[Opening Text block section]
Skip to main content

GDMO native classes for standardized interaction with data objects within Azure Databricks. Contains TimeSeriesForecasting, APIRequest, Landing, Delta, GoldConsolidation, and DBx functions.

Project description

gdmo

PyPI Tests Changelog License

GDMO native classes for standardized interaction with data objects within Azure Databricks

This custom library allows our engineering team to use standardized packages that strip away a load of administrative and repetitive tasks from their daily object interactions. The current classes supported (V0.1.0) are:

Installation

Install this library using pip:

pip install gdmo

Usage

Forecast - Forecast

Standardized way of forecasting a dataset. Input a dataframe with a Series, a Time, and a Value column, and see the function automatically select the right forecasting model and generate an output.

Example usage:

from gdmo import TimeSeriesForecast
forecaster = TimeSeriesForecast(spark, 'Invoiced Revenue')\
                    .set_columns('InvoiceDate', 'ProductCategory', 'RevenueUSD')\
                    .set_forecast_length(forecast_length)\
                    .set_last_data_point(lastdatamonth)\
                    .set_input(df)\
                    .set_growth_cap(0.02)\
                    .set_use_cap_growth(True)\
                    .set_modelselection_breakpoints(12, 24)\
                    .set_track_outcome(False)\
                    .build_forecast()

forecaster.inspect_forecast()

API - APIRequest

Class to perform a standard API Request using the request library, which allows a user to just add their endpoint / authentication / method data, and get the data returned without the need of writing error handling or need to understand how to properly build a request.
[Closing Text block section]
• **Task to complete**: According to the gdmo project page, which three columns must the input dataframe for forecasting have?
[Opening Dataset records section]
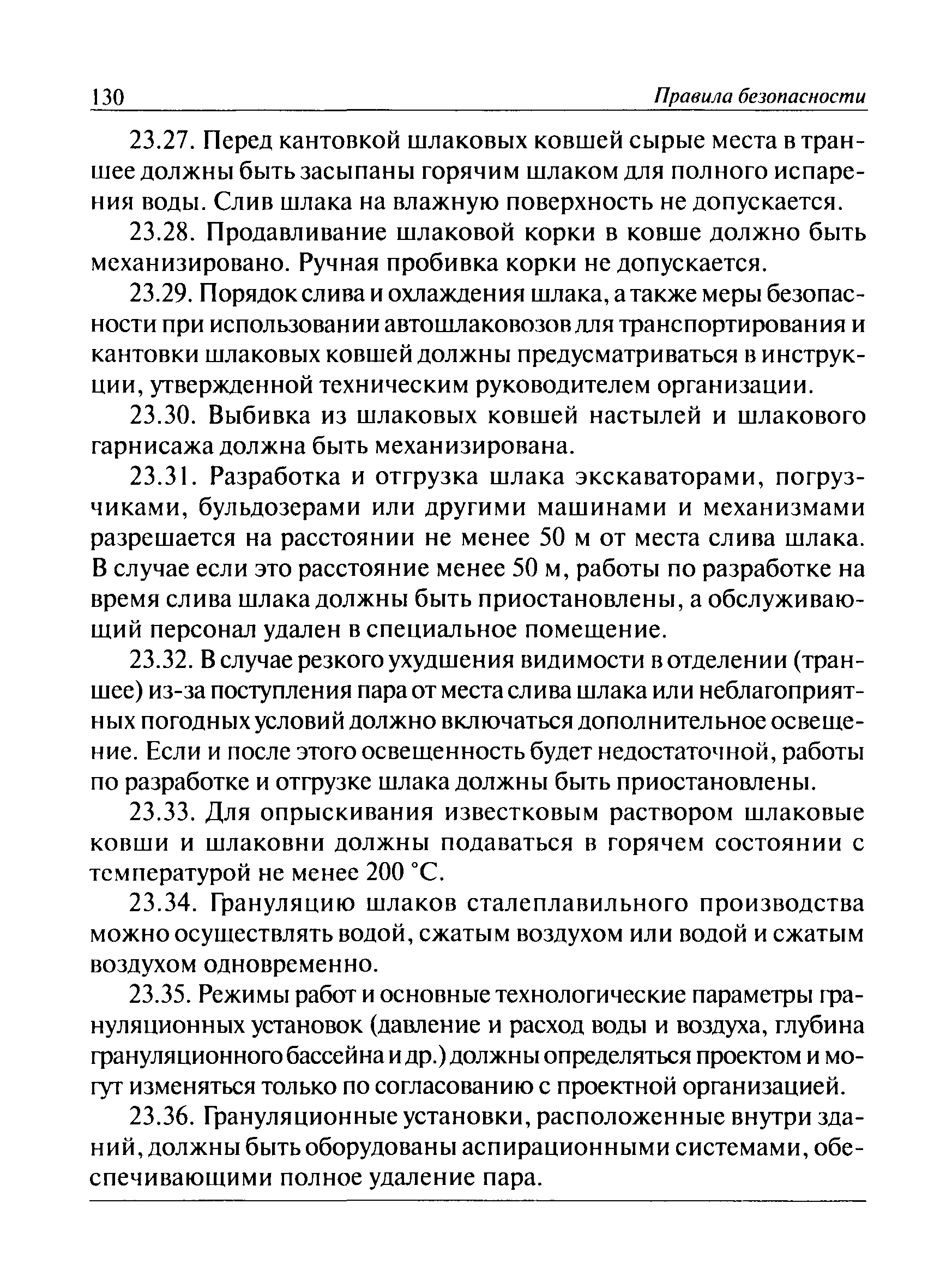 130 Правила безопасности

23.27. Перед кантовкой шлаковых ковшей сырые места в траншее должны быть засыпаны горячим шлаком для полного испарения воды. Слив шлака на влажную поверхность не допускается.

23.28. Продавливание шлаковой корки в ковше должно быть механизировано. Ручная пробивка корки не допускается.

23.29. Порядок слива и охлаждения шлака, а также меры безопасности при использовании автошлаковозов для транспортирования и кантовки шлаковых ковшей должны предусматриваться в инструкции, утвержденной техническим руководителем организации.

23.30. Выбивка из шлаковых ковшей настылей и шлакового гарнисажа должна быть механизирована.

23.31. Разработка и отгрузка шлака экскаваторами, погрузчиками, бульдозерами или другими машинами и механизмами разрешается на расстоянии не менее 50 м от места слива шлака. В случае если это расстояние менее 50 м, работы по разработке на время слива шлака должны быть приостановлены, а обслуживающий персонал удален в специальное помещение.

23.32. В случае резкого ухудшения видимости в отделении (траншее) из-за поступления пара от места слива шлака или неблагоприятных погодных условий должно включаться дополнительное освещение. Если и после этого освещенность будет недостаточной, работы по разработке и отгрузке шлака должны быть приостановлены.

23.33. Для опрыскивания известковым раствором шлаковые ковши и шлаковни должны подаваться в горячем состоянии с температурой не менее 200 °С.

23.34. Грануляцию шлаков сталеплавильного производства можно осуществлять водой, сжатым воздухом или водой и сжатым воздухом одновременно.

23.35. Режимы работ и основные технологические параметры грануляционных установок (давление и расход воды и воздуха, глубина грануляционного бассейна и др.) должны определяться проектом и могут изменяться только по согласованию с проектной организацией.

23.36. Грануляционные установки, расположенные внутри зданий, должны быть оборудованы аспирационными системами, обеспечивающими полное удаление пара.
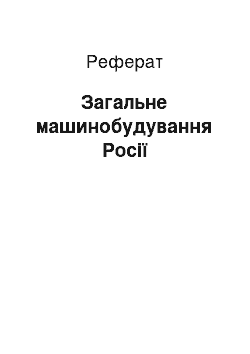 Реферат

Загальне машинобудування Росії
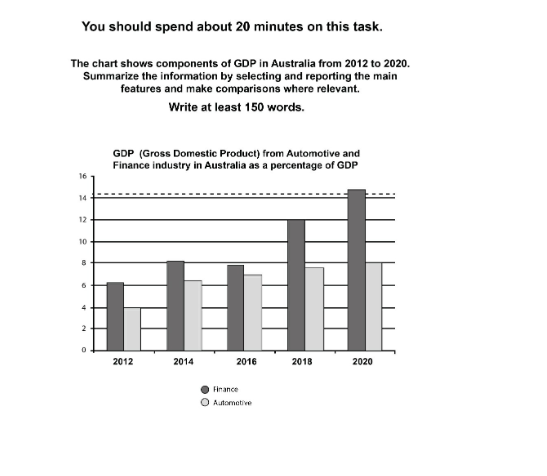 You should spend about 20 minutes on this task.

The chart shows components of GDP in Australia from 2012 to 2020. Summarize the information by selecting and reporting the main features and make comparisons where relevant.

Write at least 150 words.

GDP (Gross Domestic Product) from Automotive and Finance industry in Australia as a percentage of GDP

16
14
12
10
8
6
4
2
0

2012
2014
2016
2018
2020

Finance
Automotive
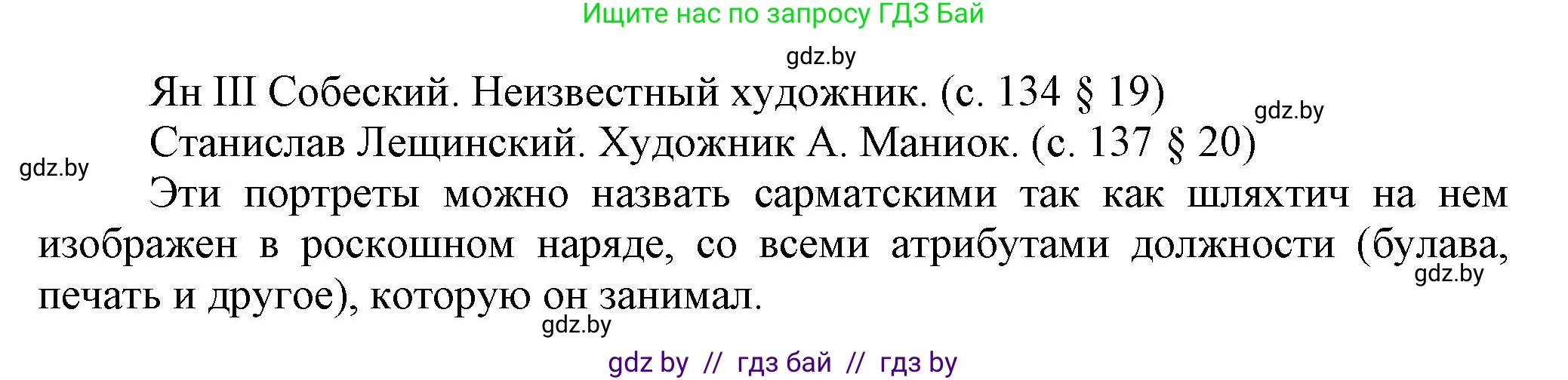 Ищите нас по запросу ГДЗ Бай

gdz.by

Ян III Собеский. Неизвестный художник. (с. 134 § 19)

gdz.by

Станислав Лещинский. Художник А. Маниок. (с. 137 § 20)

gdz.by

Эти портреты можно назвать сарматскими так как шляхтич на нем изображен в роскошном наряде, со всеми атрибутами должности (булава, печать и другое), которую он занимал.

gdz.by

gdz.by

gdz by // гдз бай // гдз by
[Closing Dataset records section]
• **Answer box**: A Series, a Time, and a Value column.